-- begin EXTRACTED TEXT --

Note: If you need to mount multiple projects, change in the config above the “HOST”-part to something unique and replace the path below by whatever you choose. you can only have access to a single project via SIF at any given time by choosing the active project at the SIF webinterface. This is a limitation of SIF.

Step 2: Using Slurm

We have to create a 2FA session on the node we want to do computations on, otherwise sshfs will only produce errors. This means that our “fire & forget” scheme of slurm usage does not work and we have to create an interactive session.

  1. Make the desired proejct active on SIF.
  2. Create a screen session. This will allow you to leave the head-node without interrupting your interactive slurm session
  3. Inside the screen, we use srun to obtain an interactive session
     srun --pty --all-normal-slurm-options-including-gpu-requirements bash -i
    

    This will wait until you get a node-allocation by Slurm.

  4. Next, we create the 2FA session inside our interactive session. It is valid for 24h which means that if your sshfs breaks after the ticket timed out, it won’t be able to reconnect (but should be fine otherwise). For this, we use lynx as a webbrowser:
    lynx -accept_all_cookies https://sif.erda.dk/wsgi-bin/twofactor.py?redirect_url=/wsgi-bin/twofactor.py
    

    Type in ku username, password, navigate to submit and enter. Type in your authentication token via your mobile. hit submit. repeat. You are done once the page says that your token is accepted (minimum 2 tries). quit lynx with q y

  5. Finally, issue your mount:
    sshfs sif-io.erda.dk: ~/sif -o idmap=user -o big_writes -o reconnect
    

    Congratulations, you should have mounted your project under ~/sif. Now run your script and wait until it is finished

  6. After your script finishes, unmount:
    fusermount -u ~/sif

-- end EXTRACTED TEXT --
-- begin INFORMATION PROVIDED --

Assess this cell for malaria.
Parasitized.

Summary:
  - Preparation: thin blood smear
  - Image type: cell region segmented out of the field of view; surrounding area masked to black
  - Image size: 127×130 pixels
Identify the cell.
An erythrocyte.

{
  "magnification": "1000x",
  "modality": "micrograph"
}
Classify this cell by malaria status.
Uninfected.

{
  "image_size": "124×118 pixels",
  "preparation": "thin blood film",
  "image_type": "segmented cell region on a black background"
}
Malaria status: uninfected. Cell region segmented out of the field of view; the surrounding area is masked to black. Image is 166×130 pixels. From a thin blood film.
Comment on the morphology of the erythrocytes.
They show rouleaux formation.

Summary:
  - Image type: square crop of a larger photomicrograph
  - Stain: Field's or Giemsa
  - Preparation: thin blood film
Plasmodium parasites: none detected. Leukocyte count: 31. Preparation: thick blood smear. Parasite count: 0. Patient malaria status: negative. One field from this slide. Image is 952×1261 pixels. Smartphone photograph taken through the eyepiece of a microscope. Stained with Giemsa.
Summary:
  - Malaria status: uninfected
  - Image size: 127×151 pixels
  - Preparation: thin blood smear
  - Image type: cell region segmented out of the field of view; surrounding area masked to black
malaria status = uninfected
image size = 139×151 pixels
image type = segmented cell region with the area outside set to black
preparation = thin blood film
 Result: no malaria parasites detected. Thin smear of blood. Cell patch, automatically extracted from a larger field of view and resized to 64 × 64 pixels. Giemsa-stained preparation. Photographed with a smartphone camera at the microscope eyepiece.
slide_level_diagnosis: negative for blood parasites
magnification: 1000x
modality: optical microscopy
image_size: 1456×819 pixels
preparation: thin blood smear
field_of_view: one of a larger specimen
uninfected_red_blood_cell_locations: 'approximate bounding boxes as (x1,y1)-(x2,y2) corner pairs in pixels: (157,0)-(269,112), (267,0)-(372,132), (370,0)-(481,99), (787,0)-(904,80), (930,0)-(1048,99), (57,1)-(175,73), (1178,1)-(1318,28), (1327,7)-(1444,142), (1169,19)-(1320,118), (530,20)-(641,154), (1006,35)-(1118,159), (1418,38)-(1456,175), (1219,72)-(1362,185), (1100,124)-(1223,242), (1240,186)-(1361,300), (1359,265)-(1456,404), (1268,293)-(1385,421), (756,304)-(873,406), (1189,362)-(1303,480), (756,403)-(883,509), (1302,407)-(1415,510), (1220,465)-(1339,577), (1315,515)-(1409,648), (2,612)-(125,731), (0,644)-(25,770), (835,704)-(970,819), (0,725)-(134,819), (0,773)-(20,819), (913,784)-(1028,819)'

-- end INFORMATION PROVIDED --

**PROBLEM STATEMENT**
Decide whether each statement below agrees with the guide on mounting SIF under Slurm, and back each yes or no with the deciding words from the guide, quoted. 1. The 2FA session stays valid for 24 hours. 2. Several projects can be accessed through SIF at the same time. 3. The usual "fire & forget" way of using Slurm works for this setup. These records have nothing to do with the text.

**REPLY TO THE EXERCISE**
1. Yes: "It is valid for 24h"
2. No: "you can only have access to a single project via SIF at any given time"
3. No: "our “fire & forget” scheme of slurm usage does not work"